Using computer-aided simulation and application development expertise, Dow Automotive used structural bonding to improve vehicle stiffness, as shown in the following example (see Figure 2). Global bending and torsion dynamic stiffness of the structure with and without adhesive bonding is shown in Table 1. Upon full understanding of global body dynamic and static stiffness behavior of the body-in-white (BIW) and critical sheet metal components, over 40 meters of structural bond was utilized in addition to existing spot welding.

The presence of the adhesive complements existing spot welds to provide more efficient load transfer between BIW flanges, resulting in an increase in body dynamic stiffness. The global bending and torsion frequencies have been increased by 3.1 Hz and 2.2 Hz, respectively. This increase can also improve ride and handling and reduce noise inside the passenger compartment.

The observed boost in performance enables product engineers to perform design optimization and sensitivity studies to determine the maximum potential for down-gauging or elimination of the sheet metal components.



Results of the optimization study shown in Table 2 indicate that after design optimization, not only can the dynamic stiffness performance be increased, but a mass reduction potential of 23.0 kg is possible by adding only 0.5 kg (500 g) of adhesive. A total of 97 components were down-gauged in the study, resulting in a 6% mass savings.

This study shows that structural bonding placed at strategic locations in the body structure design can be a very mass-efficient solution when compared to other design alternatives. Putting things into perspective, adding 500 g of material provided up to 2.0 Hz improvement in body dynamic stiffness, and it also enabled a BIW mass reduction of 28 kg. As more high-strength steel is used, OEMs will have the ability to extend mass reduction even further. In most cases, the cost savings from reduced steel usage more than offsets the material cost of the structural adhesive.

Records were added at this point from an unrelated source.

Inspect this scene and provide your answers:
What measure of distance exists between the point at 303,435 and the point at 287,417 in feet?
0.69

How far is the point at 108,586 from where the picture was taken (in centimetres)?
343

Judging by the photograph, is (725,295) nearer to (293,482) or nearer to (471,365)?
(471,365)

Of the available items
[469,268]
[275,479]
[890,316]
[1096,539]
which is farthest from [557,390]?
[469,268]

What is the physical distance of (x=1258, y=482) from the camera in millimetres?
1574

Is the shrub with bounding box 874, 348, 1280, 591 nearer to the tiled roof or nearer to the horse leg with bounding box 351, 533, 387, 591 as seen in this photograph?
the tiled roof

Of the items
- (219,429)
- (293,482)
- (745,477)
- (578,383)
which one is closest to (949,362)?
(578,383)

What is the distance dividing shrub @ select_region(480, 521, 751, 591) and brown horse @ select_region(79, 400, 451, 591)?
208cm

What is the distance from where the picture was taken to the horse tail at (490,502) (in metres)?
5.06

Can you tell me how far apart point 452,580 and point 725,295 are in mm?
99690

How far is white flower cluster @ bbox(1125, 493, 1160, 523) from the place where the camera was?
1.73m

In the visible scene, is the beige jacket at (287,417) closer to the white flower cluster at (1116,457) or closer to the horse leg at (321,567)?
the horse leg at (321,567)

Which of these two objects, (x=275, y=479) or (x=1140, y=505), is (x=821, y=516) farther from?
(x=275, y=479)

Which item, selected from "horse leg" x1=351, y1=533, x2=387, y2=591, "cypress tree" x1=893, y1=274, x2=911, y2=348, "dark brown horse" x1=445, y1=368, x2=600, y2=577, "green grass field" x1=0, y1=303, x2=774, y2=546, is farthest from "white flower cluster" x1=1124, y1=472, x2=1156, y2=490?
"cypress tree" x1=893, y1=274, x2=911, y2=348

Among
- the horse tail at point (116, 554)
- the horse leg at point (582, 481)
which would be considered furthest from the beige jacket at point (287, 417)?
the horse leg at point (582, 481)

The trend to use more structural adhesives in automotive vehicle architecture is clear. North American OEMs are just beginning to tap into the vast potential of highly toughened structural adhesives. Future lightweight designs will use structural adhesives to achieve optimum improvements in vehicle stiffness, energy absorption and durability. Future advancements in the simulation of bonded joints will allow OEMs to fully take advantage of the technology. However, lighter vehicles will only become a reality if technologies can be implemented cost-effectively. High-performance structural adhesives provide OEMs with a rare proposition: the ability to improve performance and reduce mass while presenting a favorable business case.